Professor Mark Hampton; Mātai Hāora - Centre for Redox Biology and Medicine, Department of Pathology and Biomedical Science, University of Otago, Christchurch, New Zealand
Life in oxygen is associated with the generation of damaging reactive oxygen species. Cells have sensitive signalling pathways that enable them to respond to external and internal oxidative stress, and they also appear to generate oxidants as signalling molecules that exploit similar pathways. Signal transmission occurs via oxidation of specific cysteine residues in regulatory proteins, and while oxidation is typically transient, it can lead to more sustained alterations in gene expression through the modulation of transcription factors and epigenetic regulators.
Diseases associated with sustained oxidative stress can perturb redox signalling pathways, but traditional antioxidants struggle to protect sensitive targets from oxidation. There is evidence that redox signalling is controlled by a family of thiol peroxidases called peroxiredoxins. These proteins are exquisitely sensitive to reversible oxidation by hydrogen peroxide. While peroxidase activity is mediated by dimers, peroxiredoxins form complex decameric rings. These rings can be scaffolds for enabling the interaction of peroxiredoxins with specific intracellular targets. Signal transduction may occur through facilitated oxidation, or through altered protein-protein interactions. We are using molecular and pharmacological tools to disrupt peroxiredoxin protein interactions inside cells. In the first instance these tools will be useful for dissecting redox signalling pathways. Ultimately, they may provide new strategies for protecting cells from pathological oxidative stress.
Peroxiredoxins are also useful reporters of disrupted cellular redox homeostasis. Our recent focus has been the biology of ageing. Using blood samples from participants in the longitudinal Dunedin Study, we have observed increased levels of oxidative and mitochondrial stress in faster ageing people at midlife, prior to the onset of age-related disease.

## Questions on the material
a. Answer these from the research summary:
(i) Signal transmission happens through the oxidation of what?
(ii) What do peroxiredoxins form, even though their peroxidase activity is carried out by dimers?
(iii) Whose blood samples were used in the study of ageing?
b. Write out the research summary word for word, starting with "Peroxiredoxins are also" and going on through "of age-related disease.".
The rows are not needed for anything here.

## Source information

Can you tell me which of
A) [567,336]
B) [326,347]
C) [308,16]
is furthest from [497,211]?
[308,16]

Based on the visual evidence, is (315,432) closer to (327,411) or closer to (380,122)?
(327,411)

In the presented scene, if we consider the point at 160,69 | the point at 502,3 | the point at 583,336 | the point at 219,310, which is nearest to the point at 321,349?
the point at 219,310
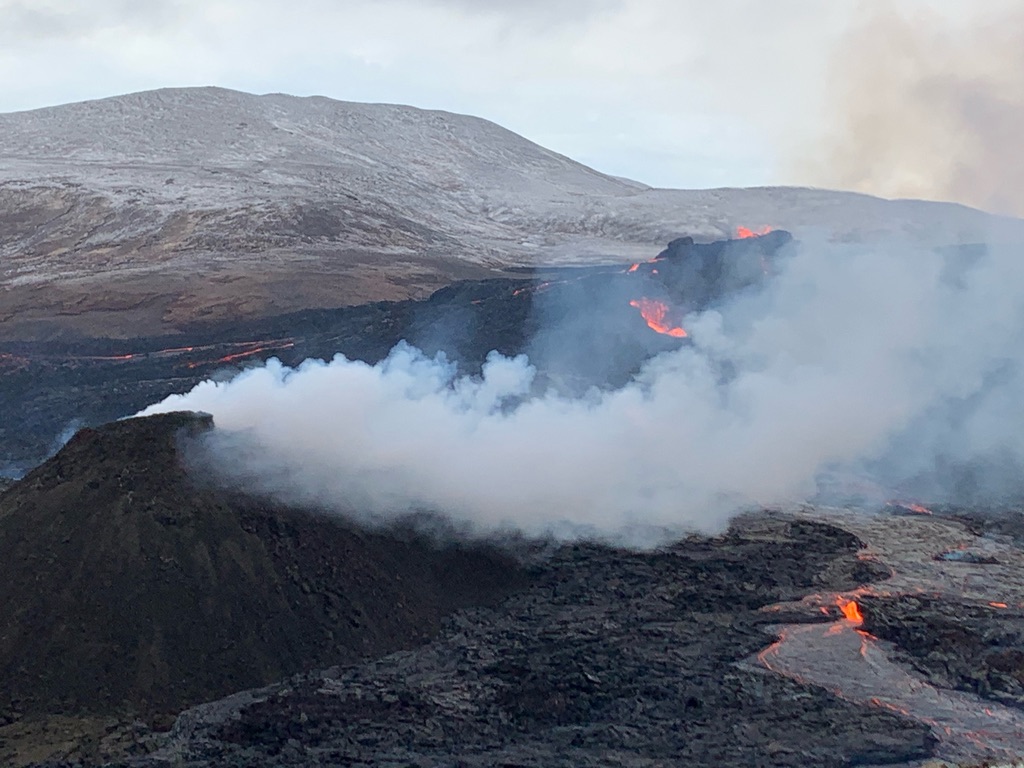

## Answer set
a.
(i) Specific cysteine residues in regulatory proteins
(ii) Complex decameric rings
(iii) Participants in the longitudinal Dunedin Study

b.
Peroxiredoxins are also useful reporters of disrupted cellular redox homeostasis. Our recent focus has been the biology of ageing. Using blood samples from participants in the longitudinal Dunedin Study, we have observed increased levels of oxidative and mitochondrial stress in faster ageing people at midlife, prior to the onset of age-related disease.